Objectif 1>
D'après l'extrait, quel est le titre du premier roman de Sébastien Ministru ?

La garde-robe : portrait en coupes et coutures

Sébastien MINISTRU, La garde-robe, roman, éditions Grasset/Collection Le courage, 2021, 183 p., 18,10 € / ePub : 12,99 €, ISBN : 978-2-246 82635–4

ministru la garde robeCeux ou celles qui héritent, pour le meilleur ou pour le pire, des vêtements d’une personne décédée récoltent, si on en a gardé la mémoire, les traces d’une vie, les souvenirs d’une époque. C’est sur cet argument, inédit à notre connaissance, que Sébastien Ministru a fondé son deuxième roman au titre on ne peut plus sobre : La garde-robe.

En 2018, Sébastien Ministru publie un premier roman remarqué, Apprendre à lire, déjà dans la collection « Le courage » dirigée par Charles Dantzig chez Grasset. Il y évoque la relation émouvante entre un fils et un père analphabète qui lui demande de l’initier à la lecture et à l’écriture. Son deuxième roman démarre également sur les liens existants entre un père et son enfant, une fille cette fois. Vera. Rien d’émouvant cependant car le père est ici tyrannique, ce qui déterminera sa volonté farouche d’échapper à toute emprise.

Matériel de l'exercice>
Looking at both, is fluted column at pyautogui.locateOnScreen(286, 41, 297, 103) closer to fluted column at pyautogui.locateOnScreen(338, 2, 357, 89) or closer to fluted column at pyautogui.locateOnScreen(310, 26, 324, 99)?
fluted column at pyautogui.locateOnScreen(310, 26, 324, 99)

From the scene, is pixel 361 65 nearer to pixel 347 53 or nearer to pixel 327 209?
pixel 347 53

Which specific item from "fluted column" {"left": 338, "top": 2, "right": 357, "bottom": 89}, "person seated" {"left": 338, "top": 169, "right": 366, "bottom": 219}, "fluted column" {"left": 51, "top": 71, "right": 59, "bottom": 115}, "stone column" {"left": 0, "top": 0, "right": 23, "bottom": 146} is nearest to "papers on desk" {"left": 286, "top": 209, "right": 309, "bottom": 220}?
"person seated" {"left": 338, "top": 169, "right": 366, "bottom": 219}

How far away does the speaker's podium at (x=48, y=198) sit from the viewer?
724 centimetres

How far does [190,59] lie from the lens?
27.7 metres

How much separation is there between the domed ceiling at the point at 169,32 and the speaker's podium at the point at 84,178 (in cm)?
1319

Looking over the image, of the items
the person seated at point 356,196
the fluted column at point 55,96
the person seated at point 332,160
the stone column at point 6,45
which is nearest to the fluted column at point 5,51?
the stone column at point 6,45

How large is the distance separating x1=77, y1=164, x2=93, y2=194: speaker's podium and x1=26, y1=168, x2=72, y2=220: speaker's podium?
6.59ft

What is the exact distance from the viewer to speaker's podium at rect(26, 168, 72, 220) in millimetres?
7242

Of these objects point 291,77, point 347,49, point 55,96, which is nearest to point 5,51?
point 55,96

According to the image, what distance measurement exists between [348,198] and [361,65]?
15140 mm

Objectif 2>
Recopiez sans rien changer les lignes de la liste, en partant de celle qui contient "Of these objects" et en allant jusqu'à la fin de la liste, ces deux bornes comprises.

Réponse 1>
Apprendre à lire.

Réponse 2>
Of these objects point 291,77, point 347,49, point 55,96, which is nearest to point 5,51?
point 55,96

According to the image, what distance measurement exists between [348,198] and [361,65]?
15140 mm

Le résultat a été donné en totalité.